Again, the straight-backed man was at his side and helpful, pointing out a dingy house on the verge of a running ditch. “Toward that place there, if you want me to tell you. Toward the house where the man that did this lives.”

Subtly, the magistrate maneuvered the man backward to the edge of the path, out of everyone else’s hearing. “Tell me what you mean to say.”

The man moved his shoulders. “Well, you can see for yourself, can’t you? Only look at the rest of the bowl he’s resting his head in. It’s one of those begging-bowls, the kind made of stone that the Buddhists always travel about with. Now we both know that there’s no love between the Confucians and the Buddhists. Never has been, am I right?” He poked in the direction of the dilapidated house. “And who do you think lives there where the toes of these prints are pointing but one of the most disagreeable Buddhists that Heaven ever meant to curse us with?”

The magistrate looked at him sharply. “And the two of them had argued before?”

“When didn’t they?” the other man snorted. “As fierce as thunder, the two of them! And Mr. Keng here always came out the loser — the other man has the louder voice!”
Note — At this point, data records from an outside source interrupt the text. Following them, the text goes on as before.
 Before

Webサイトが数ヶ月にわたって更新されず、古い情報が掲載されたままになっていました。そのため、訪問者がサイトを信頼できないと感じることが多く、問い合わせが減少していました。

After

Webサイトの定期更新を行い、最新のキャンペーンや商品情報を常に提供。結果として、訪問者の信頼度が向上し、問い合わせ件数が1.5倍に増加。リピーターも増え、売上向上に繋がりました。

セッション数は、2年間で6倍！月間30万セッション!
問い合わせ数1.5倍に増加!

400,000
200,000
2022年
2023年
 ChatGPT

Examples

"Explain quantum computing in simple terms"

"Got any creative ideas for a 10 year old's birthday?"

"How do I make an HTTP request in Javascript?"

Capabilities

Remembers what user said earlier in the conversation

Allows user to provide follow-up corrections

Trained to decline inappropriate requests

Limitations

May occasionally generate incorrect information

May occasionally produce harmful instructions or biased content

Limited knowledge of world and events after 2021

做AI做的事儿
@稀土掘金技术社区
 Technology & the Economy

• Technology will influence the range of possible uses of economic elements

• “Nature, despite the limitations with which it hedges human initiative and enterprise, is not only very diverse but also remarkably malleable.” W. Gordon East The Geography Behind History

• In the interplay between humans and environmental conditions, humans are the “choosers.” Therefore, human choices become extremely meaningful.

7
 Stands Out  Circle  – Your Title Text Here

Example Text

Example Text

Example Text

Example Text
As a rabble of men and horses began to approach the park from the nearest neighborhood, Magistrate Ti dropped quickly to his knees to examine the ground about the body. He didn’t take long, because he knew that the city officials would be arriving in a moment to take charge of everything. He peered and hummed and wagged his huge head, then squinted lower to pick at something embedded within an unswept footprint. It was a common insect that he finally raised to his eyes, a smashed and forgotten insect.
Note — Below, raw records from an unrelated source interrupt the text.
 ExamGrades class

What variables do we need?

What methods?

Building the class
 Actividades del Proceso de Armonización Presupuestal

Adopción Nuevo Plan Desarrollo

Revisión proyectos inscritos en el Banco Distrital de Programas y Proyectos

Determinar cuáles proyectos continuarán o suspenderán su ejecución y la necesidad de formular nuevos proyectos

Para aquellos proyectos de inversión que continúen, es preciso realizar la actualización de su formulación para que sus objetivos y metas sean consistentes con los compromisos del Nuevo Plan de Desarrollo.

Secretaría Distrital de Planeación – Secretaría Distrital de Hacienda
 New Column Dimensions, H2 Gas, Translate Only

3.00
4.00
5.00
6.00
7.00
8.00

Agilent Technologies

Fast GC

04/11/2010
“Come and introduce me to this ghastly Buddhist of yours, will you?”

The straight-backed man easily outdistanced the magistrate, not only in youth and vigor but in his sheer eagerness to get to the Buddhist’s house and start the questioning. Magistrate Ti caught up with him at the broken gate that led through a rotting garden to the faded house. An unhappy dog followed the two men to the door, hanging about, hoping for scraps until the door was opened and a bone was tossed out. It was followed by a man’s face, wide with interest and a voice that rawly invited them in with a shout.
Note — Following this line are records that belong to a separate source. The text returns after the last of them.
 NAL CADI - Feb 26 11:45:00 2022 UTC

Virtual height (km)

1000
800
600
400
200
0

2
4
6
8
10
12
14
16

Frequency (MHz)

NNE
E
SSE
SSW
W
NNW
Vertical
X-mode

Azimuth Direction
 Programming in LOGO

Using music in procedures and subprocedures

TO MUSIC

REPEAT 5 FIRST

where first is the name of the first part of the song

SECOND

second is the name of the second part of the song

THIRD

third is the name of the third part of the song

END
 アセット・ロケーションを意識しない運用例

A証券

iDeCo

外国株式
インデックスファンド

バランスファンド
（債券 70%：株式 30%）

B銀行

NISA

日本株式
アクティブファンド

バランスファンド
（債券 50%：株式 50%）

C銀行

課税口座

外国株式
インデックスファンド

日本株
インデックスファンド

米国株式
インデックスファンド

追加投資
Magistrate Ti studied the room in which he found himself with despair. It was even more bare than the dog’s bone. The walls were decaying with time, the ceiling was uncertain, and the floor was crowded with little more than dirt and emptiness. A stack of worn mats for sitting stood crookedly in one corner and the Buddhist walked immediately toward it, roaring and flailing his arms. “You’ll want some places to seat yourselves, gentlemen. I am a perfect host or I am nothing.” He spun about and flung the cushions at them. “Here — take, take, take!”

Shaken to the hem of his robe by the man’s blunt impropriety, the magistrate could do nothing but stare. The Buddhist was a round and healthy man, of only average height but of great density, his limbs and chest and shoulders massed with muscle and overgrown with hair. His voice swelled the room and the movements of his eyes seemed to leave nothing unseen. Even the coarse smell of his body was a presence among them. Ti sat down doubtfully upon a shaggy mat and glanced at his host’s bare feet. They were broad and spatulate, as flattened as one of his own cushions.

The helpful neighbor from the park made introductions, and Magistrate Ti acknowledged his indebtedness to Mr. Liu Ch’a for his hospitality. The Buddhist scrabbled idly about behind a screen for a while, searching awkwardly for tea or wine, then he gave it up and came to squat down facing his guests. His bristling brows and eyes made his face appear larger than human, more startled than a man gone suddenly deaf. He must have been in his late thirties, no more, but the magistrate thought he had to be the most truly ageless man he had ever seen.

“You will have heard by now,” Ti said, “of the sad death of your neighbor, Mr. Keng.”